Task brief
Although the data below contains pictures, please reproduce only its words, exactly.
(Beginning of Information shown)
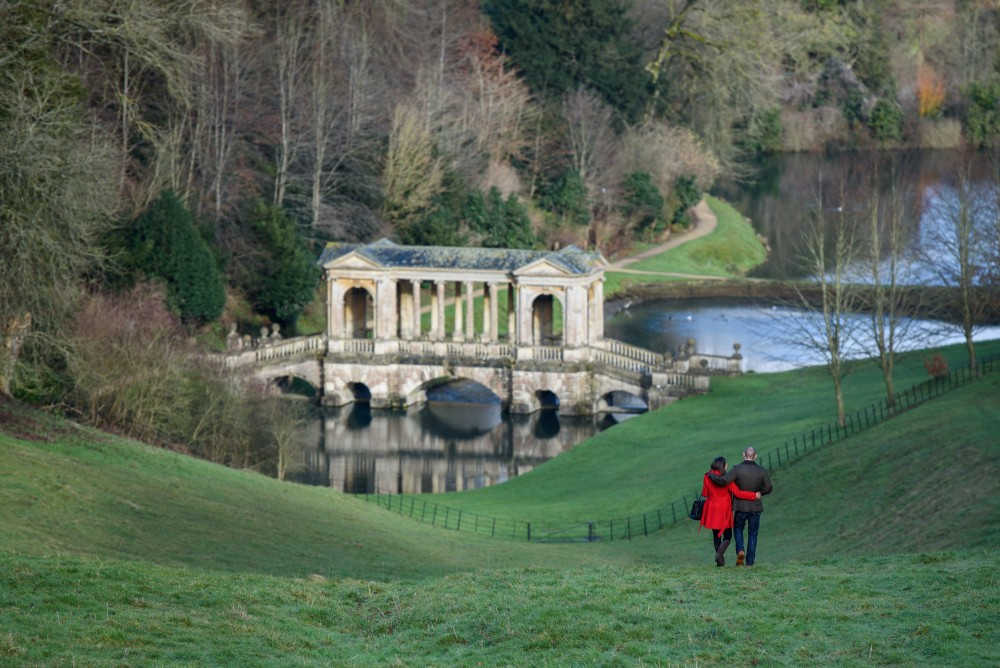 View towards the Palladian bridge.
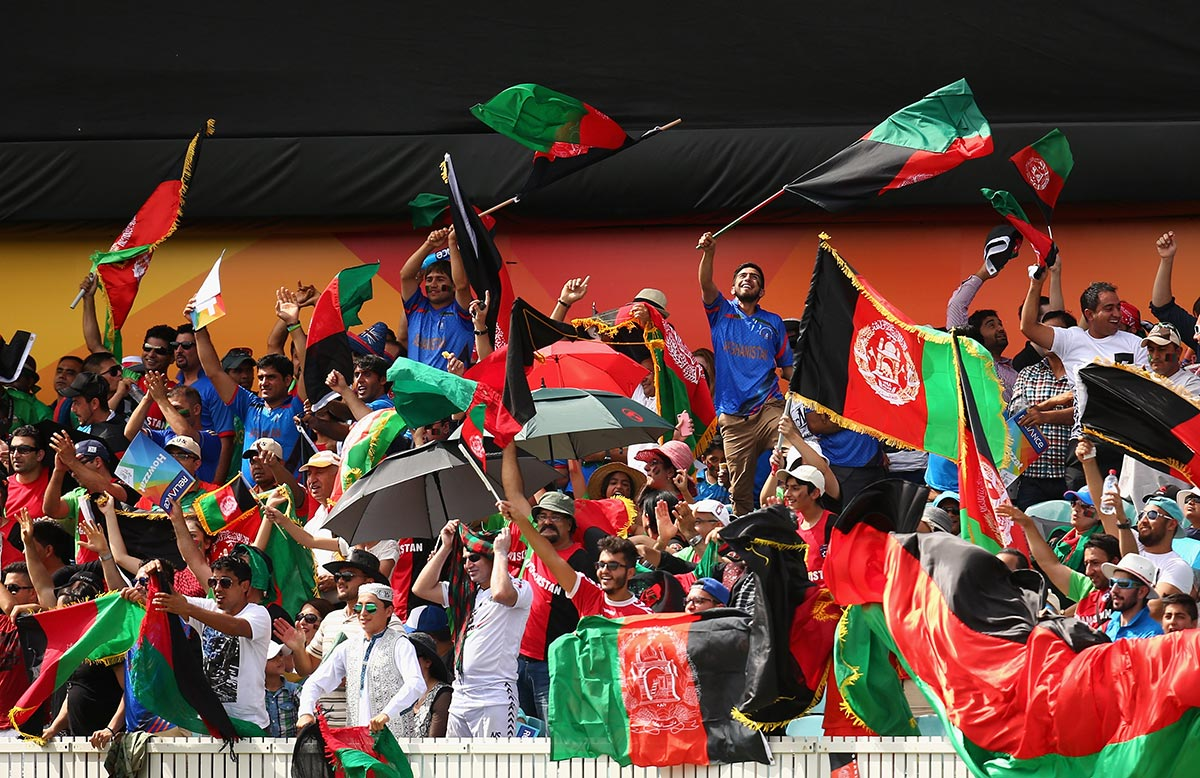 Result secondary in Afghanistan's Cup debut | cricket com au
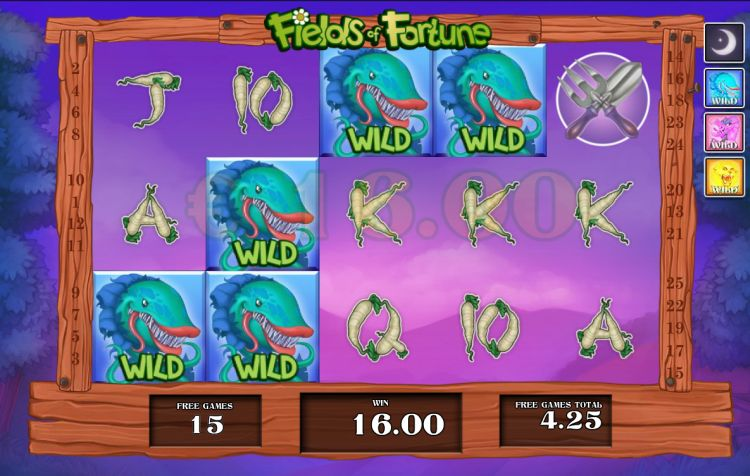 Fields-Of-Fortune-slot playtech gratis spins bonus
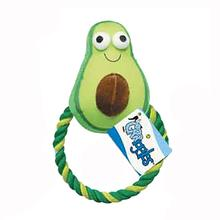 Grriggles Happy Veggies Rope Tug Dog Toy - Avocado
(End of Information shown)
Response below
 View towards the Palladian bridge.
 Result secondary in Afghanistan's Cup debut | cricket com au
 Fields-Of-Fortune-slot playtech gratis spins bonus
 Grriggles Happy Veggies Rope Tug Dog Toy - Avocado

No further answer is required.